Because the holiday season is all about celebrating love and family, it can be a very difficult time for birth parents. If you placed your child recently and your grief is still fresh, your adopted child’s absence at the Thanksgiving table or on Christmas Eve may feel practically unbearable. If you placed many years ago, the intensity of that pain has probably subsided, but that doesn’t mean you won’t think about your child or wonder what this season might have been like if you’d made a different choice.

Below are some suggestions for taking care of yourself if you’re having difficulty finding the joy in this holiday season.

Reach out for support.

It’s okay to feel like you can’t handle this time of year on your own – you don’t have to. No one can take the place of your child, but that doesn’t mean other people can’t support you. Reach out to the people who have listened and been kind to you in the past, whether they’re family members, friends, social workers, or counselors. Many organizations have support groups over the holidays for people experiencing grief, so e-mail us if you’d like a referral. We can also set you up to talk with another birth mother if you think that would be helpful.

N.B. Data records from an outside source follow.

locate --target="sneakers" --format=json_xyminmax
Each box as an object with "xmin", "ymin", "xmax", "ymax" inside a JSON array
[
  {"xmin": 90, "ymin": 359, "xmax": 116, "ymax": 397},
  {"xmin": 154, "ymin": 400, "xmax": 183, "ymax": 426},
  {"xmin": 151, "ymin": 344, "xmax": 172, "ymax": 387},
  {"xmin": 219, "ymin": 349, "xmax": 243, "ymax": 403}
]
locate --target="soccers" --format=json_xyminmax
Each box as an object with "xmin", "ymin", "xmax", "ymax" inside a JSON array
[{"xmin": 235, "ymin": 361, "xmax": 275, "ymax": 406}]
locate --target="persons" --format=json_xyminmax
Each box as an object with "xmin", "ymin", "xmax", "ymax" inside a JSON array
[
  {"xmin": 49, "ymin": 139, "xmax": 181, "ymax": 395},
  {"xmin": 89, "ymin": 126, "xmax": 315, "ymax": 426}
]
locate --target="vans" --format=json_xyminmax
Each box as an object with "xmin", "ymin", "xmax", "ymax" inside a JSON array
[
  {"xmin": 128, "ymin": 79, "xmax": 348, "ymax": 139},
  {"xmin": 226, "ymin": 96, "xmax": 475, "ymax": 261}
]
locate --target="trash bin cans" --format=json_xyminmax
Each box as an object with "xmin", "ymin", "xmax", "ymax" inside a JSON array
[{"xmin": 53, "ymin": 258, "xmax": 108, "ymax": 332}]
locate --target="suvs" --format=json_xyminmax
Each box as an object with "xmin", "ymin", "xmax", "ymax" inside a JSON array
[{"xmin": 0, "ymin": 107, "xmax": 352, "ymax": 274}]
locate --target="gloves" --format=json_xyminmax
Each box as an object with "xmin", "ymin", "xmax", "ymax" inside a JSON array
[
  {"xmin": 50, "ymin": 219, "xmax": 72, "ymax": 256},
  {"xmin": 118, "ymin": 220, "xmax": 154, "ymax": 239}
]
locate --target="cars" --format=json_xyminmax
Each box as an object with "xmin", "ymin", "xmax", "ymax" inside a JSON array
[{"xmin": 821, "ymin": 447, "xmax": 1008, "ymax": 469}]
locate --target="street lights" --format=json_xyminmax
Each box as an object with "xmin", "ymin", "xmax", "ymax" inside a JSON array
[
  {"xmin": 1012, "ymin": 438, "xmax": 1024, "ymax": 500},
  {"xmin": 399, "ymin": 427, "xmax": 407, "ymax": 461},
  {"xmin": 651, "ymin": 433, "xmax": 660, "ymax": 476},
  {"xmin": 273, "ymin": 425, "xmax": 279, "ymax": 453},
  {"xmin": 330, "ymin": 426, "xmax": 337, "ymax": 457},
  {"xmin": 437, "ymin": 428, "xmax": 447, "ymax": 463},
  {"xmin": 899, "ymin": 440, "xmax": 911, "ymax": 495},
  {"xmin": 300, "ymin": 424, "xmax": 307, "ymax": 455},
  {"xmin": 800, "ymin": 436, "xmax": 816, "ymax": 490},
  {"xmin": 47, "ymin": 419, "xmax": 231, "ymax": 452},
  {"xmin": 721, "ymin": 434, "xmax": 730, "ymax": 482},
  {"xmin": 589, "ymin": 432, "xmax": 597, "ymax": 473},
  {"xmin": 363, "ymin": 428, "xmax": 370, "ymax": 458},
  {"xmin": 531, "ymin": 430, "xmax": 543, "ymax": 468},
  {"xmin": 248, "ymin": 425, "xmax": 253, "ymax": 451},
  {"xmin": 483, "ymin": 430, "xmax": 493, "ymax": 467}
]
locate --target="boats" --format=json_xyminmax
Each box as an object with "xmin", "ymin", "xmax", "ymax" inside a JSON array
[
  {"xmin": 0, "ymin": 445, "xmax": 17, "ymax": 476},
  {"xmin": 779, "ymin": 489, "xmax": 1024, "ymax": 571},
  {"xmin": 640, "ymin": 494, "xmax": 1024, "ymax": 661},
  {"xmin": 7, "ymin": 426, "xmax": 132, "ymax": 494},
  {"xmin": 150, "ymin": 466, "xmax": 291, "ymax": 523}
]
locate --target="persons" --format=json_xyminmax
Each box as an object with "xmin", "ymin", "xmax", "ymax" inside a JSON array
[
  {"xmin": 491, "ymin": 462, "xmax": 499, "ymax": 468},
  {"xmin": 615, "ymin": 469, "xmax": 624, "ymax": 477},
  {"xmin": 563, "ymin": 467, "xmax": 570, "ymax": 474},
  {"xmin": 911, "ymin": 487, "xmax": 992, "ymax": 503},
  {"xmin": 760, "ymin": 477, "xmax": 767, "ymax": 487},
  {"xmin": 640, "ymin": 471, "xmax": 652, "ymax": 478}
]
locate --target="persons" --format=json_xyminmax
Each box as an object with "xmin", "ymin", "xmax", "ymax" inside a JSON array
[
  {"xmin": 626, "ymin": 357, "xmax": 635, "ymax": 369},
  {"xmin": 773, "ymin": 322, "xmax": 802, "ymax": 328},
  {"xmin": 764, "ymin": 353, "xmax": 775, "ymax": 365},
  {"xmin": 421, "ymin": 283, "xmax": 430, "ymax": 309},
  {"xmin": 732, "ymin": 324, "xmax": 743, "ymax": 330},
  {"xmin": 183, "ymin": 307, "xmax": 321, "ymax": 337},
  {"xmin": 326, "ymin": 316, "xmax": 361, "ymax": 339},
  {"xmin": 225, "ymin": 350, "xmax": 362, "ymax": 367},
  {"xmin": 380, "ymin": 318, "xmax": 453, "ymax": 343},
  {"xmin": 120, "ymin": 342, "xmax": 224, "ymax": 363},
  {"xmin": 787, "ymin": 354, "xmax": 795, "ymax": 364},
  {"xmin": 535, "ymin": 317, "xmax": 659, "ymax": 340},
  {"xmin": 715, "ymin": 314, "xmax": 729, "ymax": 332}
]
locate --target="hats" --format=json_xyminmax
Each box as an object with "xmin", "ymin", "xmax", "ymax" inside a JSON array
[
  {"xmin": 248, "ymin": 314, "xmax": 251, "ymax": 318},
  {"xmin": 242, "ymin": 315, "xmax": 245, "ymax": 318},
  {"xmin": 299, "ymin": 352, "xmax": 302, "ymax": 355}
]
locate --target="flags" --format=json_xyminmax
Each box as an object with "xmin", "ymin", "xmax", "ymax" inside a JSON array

Give to others …. but prioritize YOU.

Your family may have a specific tradition or idea about how the holidays should be spent, and that’s great if those plans make you feel comforted and loved. But if they don’t– if, for example, your family was not supportive of your adoption plan, and thinking about spending lots of extra time with them around the Christmas tree stresses you out – then you may need to decide beforehand just how much time you want to spend with other people and how to balance your needs with theirs. Setting boundaries with people takes a lot of reflection and strength, and it may mean starting some new traditions instead of sticking to old ones. Remember, your health and well-being are important and deserve to be your top priority.

Start a new tradition.

Find a way to incorporate your child into your personal celebrations. Light a candle for them, make a special ornament to hang on the tree, or do something as simple as decorating with their favorite color. If you have an open adoption, write your child a holiday card or make them a gift to send in the mail; if you’re parenting other children, they can draw pictures to include in the package, too. Even if you are not in touch with your adopted child, you may find it comforting to write to them anyway, even if the letter never actually gets mailed.

Be thankful – or don’t.

Expressing sadness doesn’t make you ungrateful. In the same way that it’s possible to miss your child while also believing adoption was the best decision, it’s also possible to feel upset over the holidays while also giving thanks for what you and your child both have. And if you’re feeling too depressed or angry to give thanks, that’s okay, too! Your emotions are valid; there is no “wrong way” to feel. If you’re yearning for a little cheering up, volunteering can be a great way to help others, feel good about yourself, and remember how much you have to be thankful for.

The holidays may always be a little bittersweet for you as a birth parent, but they will become easier over the years. What will you do to take care of yourself and to celebrate this holiday season?